It had abstractions but you were never forced to use them. Ditto with design patterns - you could use them, but none were forced, unless you _had_ to use a framework (like spring), but that's a choice! May be it wasn't your choice, but it was a choice someone made.

If you used java like you used C, java is much easier and less mentally demanding, and therefore less prone to mistakes.

1 comments

> Ditto with design patterns - you could use them, but none were forced, unless you _had_ to use a framework (like spring), but that's a choice! May be it wasn't your choice, but it was a choice someone made.

Every language has a koolaid aspect to it. Java drinks the OOP+design patterns koolaid, so it was standard to use it incessantly. Yeah in theory there is a choice, not really in practice though. I find the typical over abstracted, one line functions everywhere java codebase revolting.

> Yeah in theory there is a choice, not really in practice though. I find the typical over abstracted java codebase revolting.

It has gone extremely out of fashion to try to use abstractions over abstractions in Java the past 10-ish years. It used to be The Thing to do in the early 2000s, over time people got fed up with such obtuse way of programming, everything hidden under abstractions of abstractions, fucking nightmare.

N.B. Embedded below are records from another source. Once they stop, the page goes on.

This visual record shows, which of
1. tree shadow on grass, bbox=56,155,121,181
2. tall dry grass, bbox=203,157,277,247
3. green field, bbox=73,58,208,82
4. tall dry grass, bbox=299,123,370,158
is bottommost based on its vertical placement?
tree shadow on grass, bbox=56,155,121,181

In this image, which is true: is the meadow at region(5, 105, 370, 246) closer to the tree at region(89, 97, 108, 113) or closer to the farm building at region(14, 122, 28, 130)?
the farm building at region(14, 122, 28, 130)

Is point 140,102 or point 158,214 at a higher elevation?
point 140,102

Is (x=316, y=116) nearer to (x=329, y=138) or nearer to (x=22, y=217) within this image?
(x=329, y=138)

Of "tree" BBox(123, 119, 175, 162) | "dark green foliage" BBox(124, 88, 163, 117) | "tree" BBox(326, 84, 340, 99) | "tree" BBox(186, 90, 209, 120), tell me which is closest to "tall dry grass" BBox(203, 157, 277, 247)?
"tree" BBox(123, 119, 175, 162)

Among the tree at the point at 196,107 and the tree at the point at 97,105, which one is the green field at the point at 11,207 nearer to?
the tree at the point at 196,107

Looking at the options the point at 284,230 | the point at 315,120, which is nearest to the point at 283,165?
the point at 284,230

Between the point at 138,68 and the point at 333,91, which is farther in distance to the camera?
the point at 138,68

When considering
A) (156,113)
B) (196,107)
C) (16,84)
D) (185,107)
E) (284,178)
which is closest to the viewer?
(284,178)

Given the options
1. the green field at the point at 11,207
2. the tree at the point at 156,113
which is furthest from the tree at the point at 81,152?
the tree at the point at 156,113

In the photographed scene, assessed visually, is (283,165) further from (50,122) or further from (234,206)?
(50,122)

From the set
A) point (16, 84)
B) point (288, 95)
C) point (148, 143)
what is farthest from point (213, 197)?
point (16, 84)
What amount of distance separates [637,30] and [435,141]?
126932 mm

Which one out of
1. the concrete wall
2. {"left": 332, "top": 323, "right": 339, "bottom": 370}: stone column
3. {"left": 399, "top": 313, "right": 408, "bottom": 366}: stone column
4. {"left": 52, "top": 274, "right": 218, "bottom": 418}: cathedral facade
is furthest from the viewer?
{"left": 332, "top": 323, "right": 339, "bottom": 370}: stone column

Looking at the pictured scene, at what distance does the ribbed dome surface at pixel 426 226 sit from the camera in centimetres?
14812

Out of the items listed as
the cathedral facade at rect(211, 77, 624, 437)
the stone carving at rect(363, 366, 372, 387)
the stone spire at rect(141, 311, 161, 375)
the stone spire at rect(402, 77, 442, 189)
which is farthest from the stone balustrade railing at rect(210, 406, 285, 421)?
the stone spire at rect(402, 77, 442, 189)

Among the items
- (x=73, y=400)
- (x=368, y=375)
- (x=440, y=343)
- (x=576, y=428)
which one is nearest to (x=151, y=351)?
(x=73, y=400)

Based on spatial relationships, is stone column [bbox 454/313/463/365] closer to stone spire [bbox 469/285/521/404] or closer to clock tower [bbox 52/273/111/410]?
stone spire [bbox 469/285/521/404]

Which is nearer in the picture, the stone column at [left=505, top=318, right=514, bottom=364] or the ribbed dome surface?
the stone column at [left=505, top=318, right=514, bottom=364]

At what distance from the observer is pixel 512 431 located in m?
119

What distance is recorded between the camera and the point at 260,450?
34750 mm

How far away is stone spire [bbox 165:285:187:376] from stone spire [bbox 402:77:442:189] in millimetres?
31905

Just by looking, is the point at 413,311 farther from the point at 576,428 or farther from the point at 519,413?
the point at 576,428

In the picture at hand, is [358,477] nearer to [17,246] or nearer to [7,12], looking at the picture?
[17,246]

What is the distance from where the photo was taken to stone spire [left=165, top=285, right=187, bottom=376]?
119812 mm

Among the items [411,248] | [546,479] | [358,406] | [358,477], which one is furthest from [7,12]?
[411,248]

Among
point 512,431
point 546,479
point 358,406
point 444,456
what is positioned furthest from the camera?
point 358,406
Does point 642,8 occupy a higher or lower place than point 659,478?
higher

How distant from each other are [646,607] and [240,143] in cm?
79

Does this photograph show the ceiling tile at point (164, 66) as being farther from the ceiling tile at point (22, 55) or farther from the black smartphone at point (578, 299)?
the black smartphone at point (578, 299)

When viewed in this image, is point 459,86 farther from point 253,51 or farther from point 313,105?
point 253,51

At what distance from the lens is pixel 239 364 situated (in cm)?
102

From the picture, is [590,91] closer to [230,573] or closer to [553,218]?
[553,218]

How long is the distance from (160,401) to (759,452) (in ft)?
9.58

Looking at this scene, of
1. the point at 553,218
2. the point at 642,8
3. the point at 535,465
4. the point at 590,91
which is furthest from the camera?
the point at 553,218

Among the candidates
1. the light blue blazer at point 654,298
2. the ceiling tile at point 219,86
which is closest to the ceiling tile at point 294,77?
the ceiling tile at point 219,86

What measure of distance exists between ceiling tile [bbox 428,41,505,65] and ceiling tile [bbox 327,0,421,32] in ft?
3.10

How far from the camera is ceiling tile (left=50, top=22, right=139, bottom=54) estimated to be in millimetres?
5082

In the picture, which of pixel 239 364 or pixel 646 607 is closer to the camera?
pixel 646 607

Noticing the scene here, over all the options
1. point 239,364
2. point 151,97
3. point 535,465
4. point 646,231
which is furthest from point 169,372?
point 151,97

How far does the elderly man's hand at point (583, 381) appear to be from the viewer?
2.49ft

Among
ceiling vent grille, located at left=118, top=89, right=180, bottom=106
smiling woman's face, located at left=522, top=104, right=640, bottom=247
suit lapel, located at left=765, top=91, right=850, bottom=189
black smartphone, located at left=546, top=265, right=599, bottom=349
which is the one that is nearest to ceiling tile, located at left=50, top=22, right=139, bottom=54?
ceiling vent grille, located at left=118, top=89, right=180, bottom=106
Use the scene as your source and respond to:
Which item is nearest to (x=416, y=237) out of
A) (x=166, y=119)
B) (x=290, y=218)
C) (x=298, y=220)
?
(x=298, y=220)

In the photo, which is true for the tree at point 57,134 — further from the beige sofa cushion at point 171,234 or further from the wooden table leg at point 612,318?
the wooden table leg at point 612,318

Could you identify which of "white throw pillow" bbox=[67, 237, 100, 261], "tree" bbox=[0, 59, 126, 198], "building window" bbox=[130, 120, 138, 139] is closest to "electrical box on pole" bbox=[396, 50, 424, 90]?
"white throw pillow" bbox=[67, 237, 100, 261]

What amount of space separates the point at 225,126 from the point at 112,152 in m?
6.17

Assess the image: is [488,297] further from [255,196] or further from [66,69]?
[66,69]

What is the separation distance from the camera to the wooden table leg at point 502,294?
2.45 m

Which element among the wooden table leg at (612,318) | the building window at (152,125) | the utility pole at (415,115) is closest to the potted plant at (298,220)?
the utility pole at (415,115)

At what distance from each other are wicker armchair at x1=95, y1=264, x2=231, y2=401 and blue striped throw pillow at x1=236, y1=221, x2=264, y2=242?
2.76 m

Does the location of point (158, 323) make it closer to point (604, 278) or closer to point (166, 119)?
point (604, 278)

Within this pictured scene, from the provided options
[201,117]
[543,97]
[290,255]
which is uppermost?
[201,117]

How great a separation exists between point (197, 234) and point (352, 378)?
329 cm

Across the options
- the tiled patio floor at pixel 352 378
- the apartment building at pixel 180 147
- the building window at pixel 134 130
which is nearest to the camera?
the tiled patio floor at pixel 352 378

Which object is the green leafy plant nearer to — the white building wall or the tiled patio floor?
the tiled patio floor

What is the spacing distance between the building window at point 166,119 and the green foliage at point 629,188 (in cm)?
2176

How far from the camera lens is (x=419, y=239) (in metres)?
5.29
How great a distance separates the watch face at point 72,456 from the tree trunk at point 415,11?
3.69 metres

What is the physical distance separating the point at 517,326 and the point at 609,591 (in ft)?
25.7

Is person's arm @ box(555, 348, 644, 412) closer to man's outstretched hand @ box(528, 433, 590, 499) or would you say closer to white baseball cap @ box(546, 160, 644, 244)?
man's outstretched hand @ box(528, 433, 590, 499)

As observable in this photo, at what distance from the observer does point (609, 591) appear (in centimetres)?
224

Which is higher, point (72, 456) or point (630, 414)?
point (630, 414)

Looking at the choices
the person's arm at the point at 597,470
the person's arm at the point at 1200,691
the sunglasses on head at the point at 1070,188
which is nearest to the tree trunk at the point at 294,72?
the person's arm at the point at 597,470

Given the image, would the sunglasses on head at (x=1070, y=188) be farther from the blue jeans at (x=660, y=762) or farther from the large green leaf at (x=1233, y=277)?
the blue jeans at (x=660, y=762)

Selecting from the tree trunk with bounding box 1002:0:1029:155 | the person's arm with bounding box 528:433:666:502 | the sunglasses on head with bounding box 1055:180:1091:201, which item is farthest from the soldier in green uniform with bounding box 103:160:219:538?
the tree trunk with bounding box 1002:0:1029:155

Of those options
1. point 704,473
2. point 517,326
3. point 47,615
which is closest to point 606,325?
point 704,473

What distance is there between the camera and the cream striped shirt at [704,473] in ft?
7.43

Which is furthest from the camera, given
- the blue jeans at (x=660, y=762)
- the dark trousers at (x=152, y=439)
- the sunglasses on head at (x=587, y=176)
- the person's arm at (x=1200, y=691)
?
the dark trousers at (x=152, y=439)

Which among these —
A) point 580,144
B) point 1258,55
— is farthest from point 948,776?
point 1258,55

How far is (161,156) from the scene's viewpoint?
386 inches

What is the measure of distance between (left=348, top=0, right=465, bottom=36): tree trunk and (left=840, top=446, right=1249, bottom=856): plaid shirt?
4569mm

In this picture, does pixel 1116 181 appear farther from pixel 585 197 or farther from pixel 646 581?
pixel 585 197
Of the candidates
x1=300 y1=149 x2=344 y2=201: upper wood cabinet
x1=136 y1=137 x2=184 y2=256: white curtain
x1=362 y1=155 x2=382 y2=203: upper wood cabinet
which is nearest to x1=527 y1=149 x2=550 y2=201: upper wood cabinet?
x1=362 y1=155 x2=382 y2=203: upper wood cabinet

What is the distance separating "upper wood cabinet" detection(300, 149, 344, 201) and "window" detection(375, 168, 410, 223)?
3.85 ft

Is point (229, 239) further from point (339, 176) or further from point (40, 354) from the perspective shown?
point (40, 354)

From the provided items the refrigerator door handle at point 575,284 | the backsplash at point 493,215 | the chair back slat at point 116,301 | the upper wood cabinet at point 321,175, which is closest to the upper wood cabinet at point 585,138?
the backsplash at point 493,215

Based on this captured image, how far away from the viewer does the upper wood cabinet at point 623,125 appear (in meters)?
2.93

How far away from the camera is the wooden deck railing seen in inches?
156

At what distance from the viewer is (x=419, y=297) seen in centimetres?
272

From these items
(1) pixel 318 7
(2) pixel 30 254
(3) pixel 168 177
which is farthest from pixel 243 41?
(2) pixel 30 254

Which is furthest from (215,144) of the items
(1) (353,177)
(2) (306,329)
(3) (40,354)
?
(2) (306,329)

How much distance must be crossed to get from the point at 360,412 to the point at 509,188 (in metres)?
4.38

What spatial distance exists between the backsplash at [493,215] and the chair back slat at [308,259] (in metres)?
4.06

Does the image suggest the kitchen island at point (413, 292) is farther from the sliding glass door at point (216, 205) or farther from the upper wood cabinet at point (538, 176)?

Of course, there are still large remnants of this era, and folks who were trained in this still trying to apply the same bullshit design patterns to overcomplicate simple stuff, but in my experience it's been a pretty big shift away from that to more readable and simple code.

I still dread the years I worked in Java codebases with their factories of factories, registries of delegates, all the JEE bullshit, and extremely glad I haven't had to deal with this kind of stuff for at least the past 10 years or so...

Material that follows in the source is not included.